Colin Brinsden, AAP Economics and Business Correspondent
(Australian Associated Press)
Josh Frydenberg is expected to hand down a budget in far better shape than was expected just a few months ago due to the economy performing much stronger than predicted.
But economists are warning the treasurer not to rush in and start cutting the budget to get debt back on an even keel, saying he needs to be patient after the shock after last year's deep recession.
However, the better budget position will allow for some targeted policies to be introduced and for a promised aged care package to go ahead when it is released on May 11.
Senior government minister Karen Andrews declined to comment on media reports the government is putting together a $10 billion aged care budget package.
"Aged care is a significant issue for our government and for the people of Australia," she told Sky News' Sunday Agenda program.
"We established the royal commission to look at aged care and we have made it very clear that there will be a comprehensive response to that."
But Opposition Leader Anthony Albanese said the $10 billion figure being speculated is a "drop in the ocean" compared with the crisis in aged care.
"The government had a report which was titled neglect," he told reporters in Hobart.

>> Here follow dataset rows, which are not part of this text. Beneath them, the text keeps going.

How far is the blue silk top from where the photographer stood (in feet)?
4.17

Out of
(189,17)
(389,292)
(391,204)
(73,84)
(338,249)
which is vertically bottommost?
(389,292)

"We have maggots in wounds. We have an extraordinary number of aged care residents who literally aren't getting enough to eat."
In the mid-year budget review released in December a $197.7 billion budget deficit was forecast for the 2020/21 financial year and a $108.5 billion deficit for 2021/22.
"On budget night the treasurer will announce deficits that are substantially lower because the economy is substantially better," Deloitte Access Economics economist Chris Richardson told Sky News.
Warren Hogan, economic adviser at Judo Bank, agreed the budget will be in a much better position due to lower unemployment, stronger economic growth and higher commodity prices, particularly for iron ore.
But he advised the government to be patient and avoid the temptation of tightening fiscal policy too soon.
"This government likes to get the budget back into order quickly, that's not the right strategy right now. Allow the economy to do the repair for the time being," he told Sky News.
"The government needs to be patient, it needs to stick to its plan and allow the strong economy to be the major driver of budget repair for at least the next 12 months, if not a big longer."
AMP Capital chief economist Shane Oliver believes the deficit could now be $125 billion for 2020/21 because the strength in employment means a surge in personal tax revenue.
"The starting point could for the 2021/22 budget could now be around $50 billion," Dr Oliver said in a note to clients.
When the pandemic and subsequent recession first hit Australia's shores, Mr Frydenberg said he did not intend to start budget repair until the unemployment rate was comfortably below six per cent.
The unemployment was 5.6 per cent in March.
"We're already there, but we need to go further," Mr Richardson said.
"The Reserve Bank aims for an unemployment rate of 4.5 per cent. The government should shift its line in the sand aiming for an unemployment rate comfortably under five."